### [Action item]
Please reproduce the entries below exactly as they stand, but leave the pictures out.

-- Data under study follows --

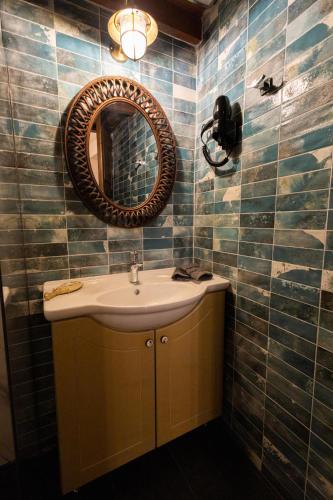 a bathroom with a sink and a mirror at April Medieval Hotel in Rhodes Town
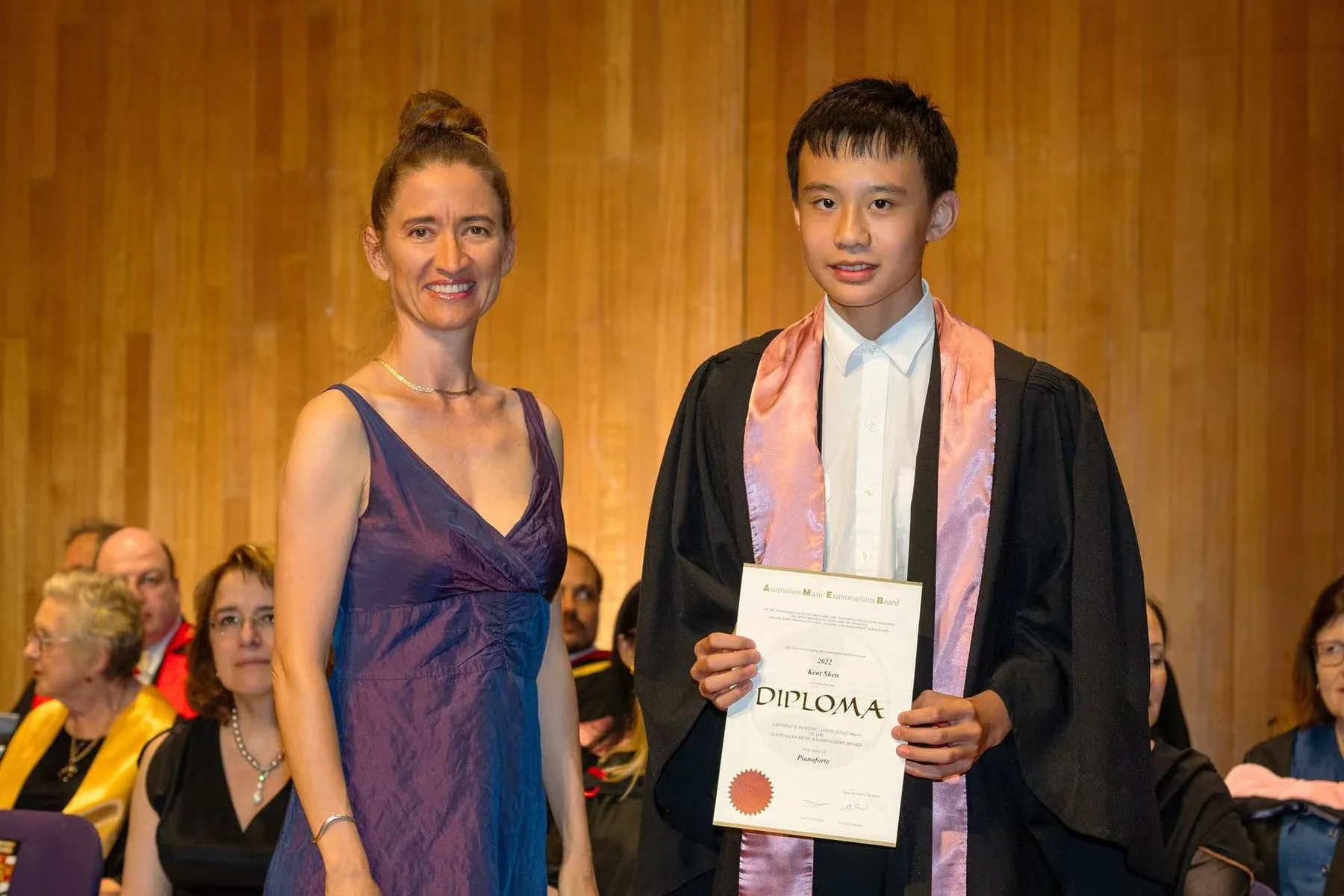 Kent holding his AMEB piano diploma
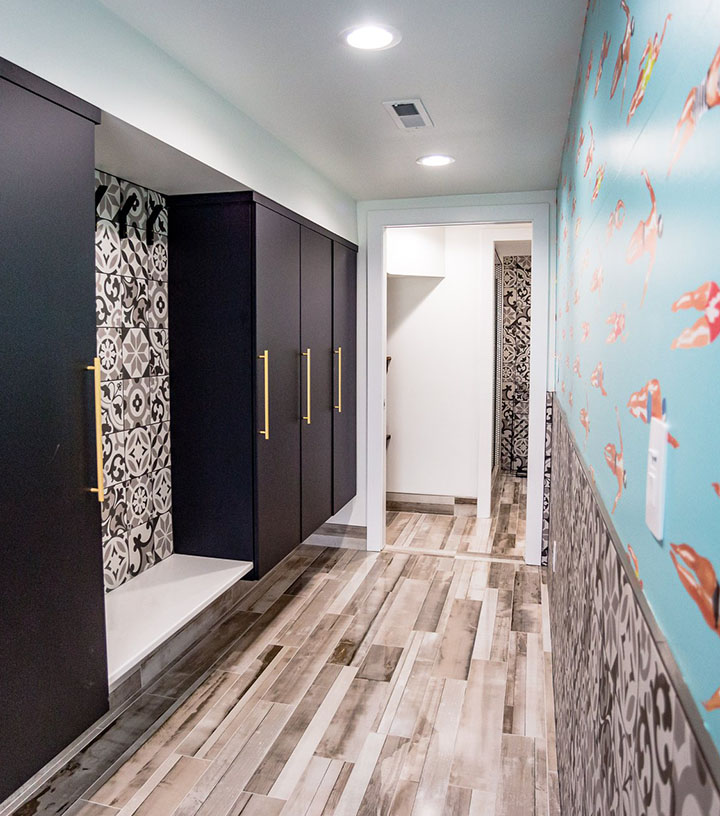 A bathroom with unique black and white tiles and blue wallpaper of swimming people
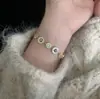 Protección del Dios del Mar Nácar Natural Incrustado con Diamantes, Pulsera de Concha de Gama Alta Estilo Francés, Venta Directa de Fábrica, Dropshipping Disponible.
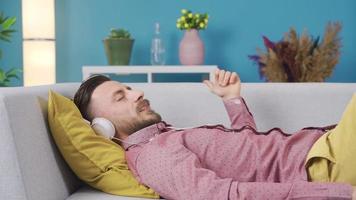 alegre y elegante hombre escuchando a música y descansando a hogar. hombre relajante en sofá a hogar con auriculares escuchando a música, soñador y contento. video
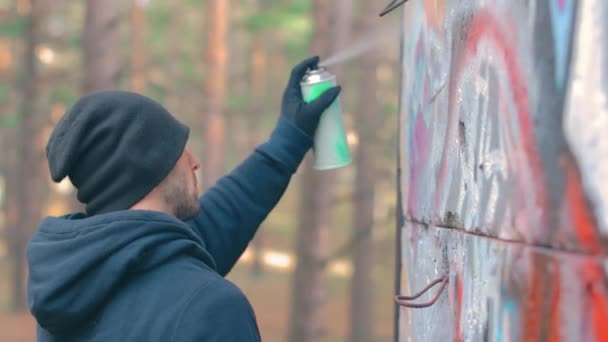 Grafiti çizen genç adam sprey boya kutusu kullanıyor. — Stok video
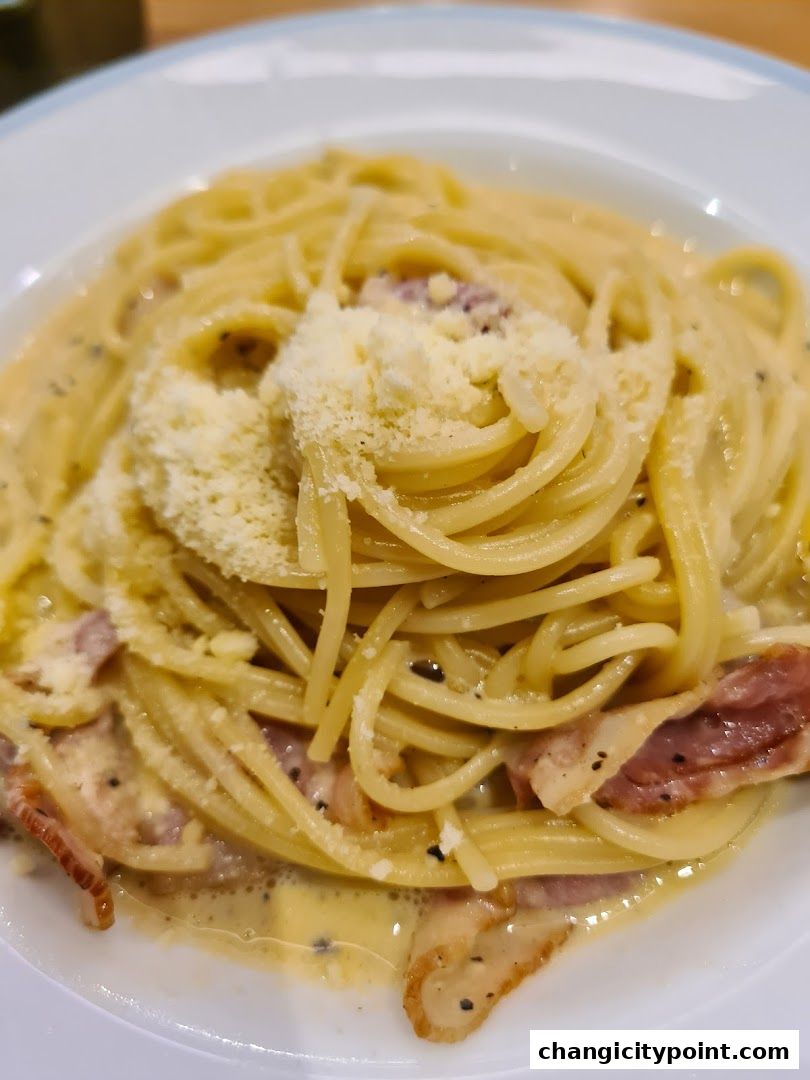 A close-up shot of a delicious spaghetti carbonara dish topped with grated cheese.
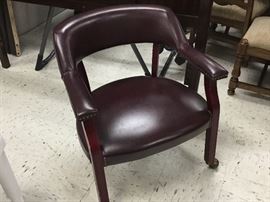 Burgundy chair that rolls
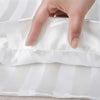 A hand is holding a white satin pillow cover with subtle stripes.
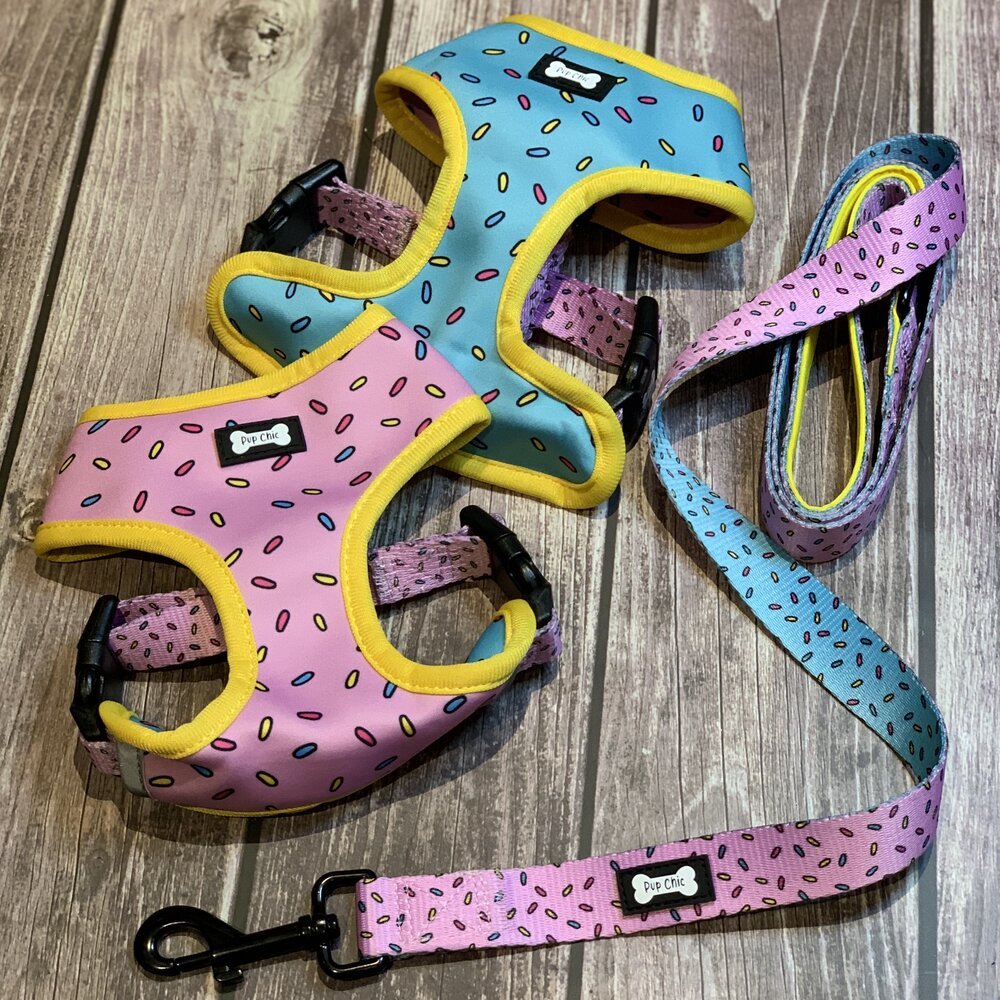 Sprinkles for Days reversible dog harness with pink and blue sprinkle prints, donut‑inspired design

-- Data under study concluded --

### [Task solution]
 a bathroom with a sink and a mirror at April Medieval Hotel in Rhodes Town
 Kent holding his AMEB piano diploma
 A bathroom with unique black and white tiles and blue wallpaper of swimming people
 Protección del Dios del Mar Nácar Natural Incrustado con Diamantes, Pulsera de Concha de Gama Alta Estilo Francés, Venta Directa de Fábrica, Dropshipping Disponible.
 alegre y elegante hombre escuchando a música y descansando a hogar. hombre relajante en sofá a hogar con auriculares escuchando a música, soñador y contento. video
 Grafiti çizen genç adam sprey boya kutusu kullanıyor. — Stok video
 A close-up shot of a delicious spaghetti carbonara dish topped with grated cheese.
 Burgundy chair that rolls
 A hand is holding a white satin pillow cover with subtle stripes.
 Sprinkles for Days reversible dog harness with pink and blue sprinkle prints, donut‑inspired design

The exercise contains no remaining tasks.